Some time ago, the Washington Times decided to run a story about a federal policy suggestion that colleges place the criminal background questions deeper into the entrance application procedure. At first blush, given the issues we’ve been seeing in the headlines about crime on campus, this probably seemed blatantly insane. However, the government was not talking about sex offenders, or any other kind of violent criminals. This is all about criminals that the government creates with its epic failure – the war on drugs.

While making this suggestion doesn’t quite reach the point of the government taking responsibility for its failed policies on drugs, it is a step in the right direction, because at least it is an attempt to mitigate the damage it is doing. Some people may believe that it’s important to continue the war on drugs, whether it’s because of fear of drug cartels across our southern border in Mexico, or because of fear of rampant drug use and addiction if we were to legalize or at least decriminalize the use and sale of narcotics and marijuana. However, based on what we’re seeing in states that have started to legalize marijuana, those fears seem to be unfounded. That is not suggesting that the partial legalization of cannabis has not caused issues, but tax income from sales definitely does leave states with the ability to fund actions they may need to take to deal with any problems.
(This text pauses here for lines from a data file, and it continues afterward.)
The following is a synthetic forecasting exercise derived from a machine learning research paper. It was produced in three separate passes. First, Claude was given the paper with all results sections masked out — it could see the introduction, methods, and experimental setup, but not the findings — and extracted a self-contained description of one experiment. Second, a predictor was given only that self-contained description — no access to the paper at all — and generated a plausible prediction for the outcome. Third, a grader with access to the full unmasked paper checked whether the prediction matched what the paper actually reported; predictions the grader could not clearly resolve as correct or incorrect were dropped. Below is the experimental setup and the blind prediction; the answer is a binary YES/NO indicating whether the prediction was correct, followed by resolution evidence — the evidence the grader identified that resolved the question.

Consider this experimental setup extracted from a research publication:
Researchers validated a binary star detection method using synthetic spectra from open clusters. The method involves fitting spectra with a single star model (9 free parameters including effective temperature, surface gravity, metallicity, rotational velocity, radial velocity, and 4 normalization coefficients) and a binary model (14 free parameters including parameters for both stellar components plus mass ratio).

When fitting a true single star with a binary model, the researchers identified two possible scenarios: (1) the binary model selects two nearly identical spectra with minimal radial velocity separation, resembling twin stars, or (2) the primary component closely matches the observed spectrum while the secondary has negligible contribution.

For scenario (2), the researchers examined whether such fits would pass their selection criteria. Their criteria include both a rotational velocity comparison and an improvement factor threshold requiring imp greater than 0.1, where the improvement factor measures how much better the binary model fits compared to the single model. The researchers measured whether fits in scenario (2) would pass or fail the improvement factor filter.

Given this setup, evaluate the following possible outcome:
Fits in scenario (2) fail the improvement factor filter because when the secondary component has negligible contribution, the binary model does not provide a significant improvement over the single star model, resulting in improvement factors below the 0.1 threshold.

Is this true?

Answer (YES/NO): YES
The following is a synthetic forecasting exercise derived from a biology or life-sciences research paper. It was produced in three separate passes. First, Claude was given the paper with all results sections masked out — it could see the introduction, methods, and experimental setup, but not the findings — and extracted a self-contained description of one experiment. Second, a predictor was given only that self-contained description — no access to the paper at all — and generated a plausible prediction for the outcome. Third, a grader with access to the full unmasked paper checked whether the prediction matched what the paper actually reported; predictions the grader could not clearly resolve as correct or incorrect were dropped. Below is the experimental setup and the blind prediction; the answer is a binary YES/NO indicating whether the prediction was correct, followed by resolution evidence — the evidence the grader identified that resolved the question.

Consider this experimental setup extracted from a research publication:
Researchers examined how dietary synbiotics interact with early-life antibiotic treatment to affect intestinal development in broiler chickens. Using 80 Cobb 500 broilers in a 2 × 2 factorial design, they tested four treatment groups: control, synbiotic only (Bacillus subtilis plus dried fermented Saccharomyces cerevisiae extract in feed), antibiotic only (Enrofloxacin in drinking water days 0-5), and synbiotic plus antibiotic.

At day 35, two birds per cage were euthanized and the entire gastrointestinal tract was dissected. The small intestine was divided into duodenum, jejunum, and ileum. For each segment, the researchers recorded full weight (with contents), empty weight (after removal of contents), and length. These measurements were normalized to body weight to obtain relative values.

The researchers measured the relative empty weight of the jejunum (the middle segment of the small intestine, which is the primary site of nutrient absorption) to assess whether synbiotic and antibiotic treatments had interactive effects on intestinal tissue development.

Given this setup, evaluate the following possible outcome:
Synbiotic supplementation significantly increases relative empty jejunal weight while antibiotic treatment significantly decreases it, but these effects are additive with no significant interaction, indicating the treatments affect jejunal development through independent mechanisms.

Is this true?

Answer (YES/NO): NO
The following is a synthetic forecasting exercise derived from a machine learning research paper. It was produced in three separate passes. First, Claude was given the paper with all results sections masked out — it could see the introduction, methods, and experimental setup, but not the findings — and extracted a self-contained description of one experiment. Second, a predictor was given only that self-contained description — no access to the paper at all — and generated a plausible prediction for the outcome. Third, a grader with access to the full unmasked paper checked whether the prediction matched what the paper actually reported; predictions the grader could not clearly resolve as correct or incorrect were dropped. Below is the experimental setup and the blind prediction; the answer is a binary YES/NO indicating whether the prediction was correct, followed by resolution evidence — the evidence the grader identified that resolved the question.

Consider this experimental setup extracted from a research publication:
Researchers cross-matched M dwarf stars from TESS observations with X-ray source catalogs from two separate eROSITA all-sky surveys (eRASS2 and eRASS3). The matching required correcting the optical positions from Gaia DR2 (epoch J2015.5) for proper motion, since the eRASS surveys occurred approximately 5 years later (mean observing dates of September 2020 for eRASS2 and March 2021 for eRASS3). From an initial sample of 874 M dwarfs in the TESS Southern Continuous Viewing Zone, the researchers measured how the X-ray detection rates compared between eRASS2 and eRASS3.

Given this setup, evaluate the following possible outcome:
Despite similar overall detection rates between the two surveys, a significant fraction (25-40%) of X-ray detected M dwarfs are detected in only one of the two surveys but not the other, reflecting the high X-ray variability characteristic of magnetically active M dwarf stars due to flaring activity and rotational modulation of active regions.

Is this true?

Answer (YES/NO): NO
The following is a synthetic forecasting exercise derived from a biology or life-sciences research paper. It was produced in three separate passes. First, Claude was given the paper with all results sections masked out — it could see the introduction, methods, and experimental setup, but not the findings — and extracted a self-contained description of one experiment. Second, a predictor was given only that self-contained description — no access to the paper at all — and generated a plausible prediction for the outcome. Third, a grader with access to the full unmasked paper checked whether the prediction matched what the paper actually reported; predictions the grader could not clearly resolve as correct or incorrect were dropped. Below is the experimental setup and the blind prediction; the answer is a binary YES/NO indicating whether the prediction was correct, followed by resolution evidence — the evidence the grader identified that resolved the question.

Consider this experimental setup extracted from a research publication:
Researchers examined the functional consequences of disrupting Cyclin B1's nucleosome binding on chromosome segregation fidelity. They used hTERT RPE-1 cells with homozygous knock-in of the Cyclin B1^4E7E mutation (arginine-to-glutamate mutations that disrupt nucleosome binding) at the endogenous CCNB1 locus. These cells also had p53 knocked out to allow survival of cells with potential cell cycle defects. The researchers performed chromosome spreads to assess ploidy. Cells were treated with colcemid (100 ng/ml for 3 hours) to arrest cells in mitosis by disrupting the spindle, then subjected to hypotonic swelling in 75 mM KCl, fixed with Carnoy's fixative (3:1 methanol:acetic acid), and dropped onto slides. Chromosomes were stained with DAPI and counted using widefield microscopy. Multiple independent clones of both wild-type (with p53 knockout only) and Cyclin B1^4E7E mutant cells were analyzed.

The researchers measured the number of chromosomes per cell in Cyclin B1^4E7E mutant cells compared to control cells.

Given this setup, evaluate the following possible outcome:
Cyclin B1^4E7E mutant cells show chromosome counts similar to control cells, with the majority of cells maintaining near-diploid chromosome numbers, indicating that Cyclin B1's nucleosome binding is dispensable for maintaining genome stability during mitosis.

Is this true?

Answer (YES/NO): NO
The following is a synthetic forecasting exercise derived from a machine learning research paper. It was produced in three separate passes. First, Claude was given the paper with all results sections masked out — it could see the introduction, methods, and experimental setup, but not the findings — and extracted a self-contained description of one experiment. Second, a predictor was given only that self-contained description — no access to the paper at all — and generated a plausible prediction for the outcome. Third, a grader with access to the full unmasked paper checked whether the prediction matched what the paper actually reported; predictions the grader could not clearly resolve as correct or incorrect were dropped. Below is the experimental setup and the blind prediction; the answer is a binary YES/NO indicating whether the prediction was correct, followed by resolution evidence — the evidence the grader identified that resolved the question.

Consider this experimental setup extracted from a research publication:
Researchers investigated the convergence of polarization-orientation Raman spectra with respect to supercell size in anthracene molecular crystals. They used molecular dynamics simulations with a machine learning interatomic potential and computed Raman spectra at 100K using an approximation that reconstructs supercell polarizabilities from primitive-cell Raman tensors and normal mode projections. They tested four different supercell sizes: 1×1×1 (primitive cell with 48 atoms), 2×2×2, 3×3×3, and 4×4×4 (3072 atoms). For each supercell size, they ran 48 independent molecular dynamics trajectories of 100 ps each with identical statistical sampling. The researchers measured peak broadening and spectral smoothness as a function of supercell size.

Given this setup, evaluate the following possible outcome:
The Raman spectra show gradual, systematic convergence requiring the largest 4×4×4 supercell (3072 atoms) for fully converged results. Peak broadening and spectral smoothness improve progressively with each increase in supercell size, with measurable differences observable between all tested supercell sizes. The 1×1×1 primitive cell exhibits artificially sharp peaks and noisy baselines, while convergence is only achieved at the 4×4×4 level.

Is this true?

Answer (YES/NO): NO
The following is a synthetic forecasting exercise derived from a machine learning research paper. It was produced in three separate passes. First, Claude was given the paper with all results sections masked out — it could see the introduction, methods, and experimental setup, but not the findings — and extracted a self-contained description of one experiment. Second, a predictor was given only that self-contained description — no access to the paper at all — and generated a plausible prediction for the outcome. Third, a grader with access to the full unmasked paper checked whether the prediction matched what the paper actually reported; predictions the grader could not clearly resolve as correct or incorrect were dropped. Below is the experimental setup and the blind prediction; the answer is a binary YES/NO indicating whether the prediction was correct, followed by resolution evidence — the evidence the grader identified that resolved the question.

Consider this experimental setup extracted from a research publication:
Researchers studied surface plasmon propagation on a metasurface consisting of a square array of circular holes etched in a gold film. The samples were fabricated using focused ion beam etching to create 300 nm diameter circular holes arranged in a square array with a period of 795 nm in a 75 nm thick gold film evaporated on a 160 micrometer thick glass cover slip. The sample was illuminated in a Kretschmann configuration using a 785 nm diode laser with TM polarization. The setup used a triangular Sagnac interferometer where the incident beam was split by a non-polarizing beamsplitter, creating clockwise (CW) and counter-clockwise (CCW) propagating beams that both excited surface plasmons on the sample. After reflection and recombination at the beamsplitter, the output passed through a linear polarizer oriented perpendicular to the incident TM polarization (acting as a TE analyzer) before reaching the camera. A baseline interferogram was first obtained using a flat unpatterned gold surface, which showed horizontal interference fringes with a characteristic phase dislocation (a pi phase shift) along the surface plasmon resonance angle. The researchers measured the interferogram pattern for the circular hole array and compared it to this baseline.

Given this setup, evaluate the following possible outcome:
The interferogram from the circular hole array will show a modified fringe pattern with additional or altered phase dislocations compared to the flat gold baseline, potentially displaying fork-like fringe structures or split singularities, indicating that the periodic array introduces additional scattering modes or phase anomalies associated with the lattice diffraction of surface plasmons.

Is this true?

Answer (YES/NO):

As for colleges accepting students with nonviolent criminal backgrounds, it is important to realize that there may be at least a little guilt involved in the government’s current suggestion. The uncomfortable fact is that law enforcement across the nation has been engaging in less-than-above-board activities when it comes to rounding up supposedly dangerous drug rings in our schools. One of the most egregious cases involved a sting operation in California that literally targeted unpopular children, including one who was autistic.

The other issue that may have been in the calculus for the government is the fact that the “three strikes” rules still apply for drug offenders in their system, and in many states. Local and state authorities receive money from the federal government for every prisoner they have incarcerated on drug offenses, which means that this has essentially become a money-making scheme. It also means that people who are found guilty of having relatively small amounts of drugs on them – particularly marijuana – are receiving mandatory sentences reaching into the double digits.

When they do get out, it is difficult for them to find work, or get training for a career, which only encourages the possibility that they will end up in prison again on other offenses. Considering the fact that we are slowly moving toward the point where at least marijuana may become legal on the federal level, we are setting up people for a life of limited opportunities based on actions that could end up being legal within their lifetimes. Jason Pye, Communications Director for FreedomWorks explains:

Nearly 100 million Americans have a criminal record, which can be a roadblock to educational and employment opportunities. If we’re to break the cycle of crime and poverty, we must embrace policies that allow nonviolent offenders to have a chance at leading productive lives. Conservative states have proven that criminal justice reform works. These states have lowered recidivism, reduced crime rates, and saved taxpayers money. If we fail to reduce recidivism through smart reentry policies, we’re failing our communities.

Before condemning the government for suggesting that these individuals should be allowed on college campuses, we need to seriously consider the value of locking them out of the opportunity to contribute to society. If it wasn’t for the government’s current policing and sentencing procedures, these people wouldn’t even need to worry about checking that box about criminal records on those applications in the first place.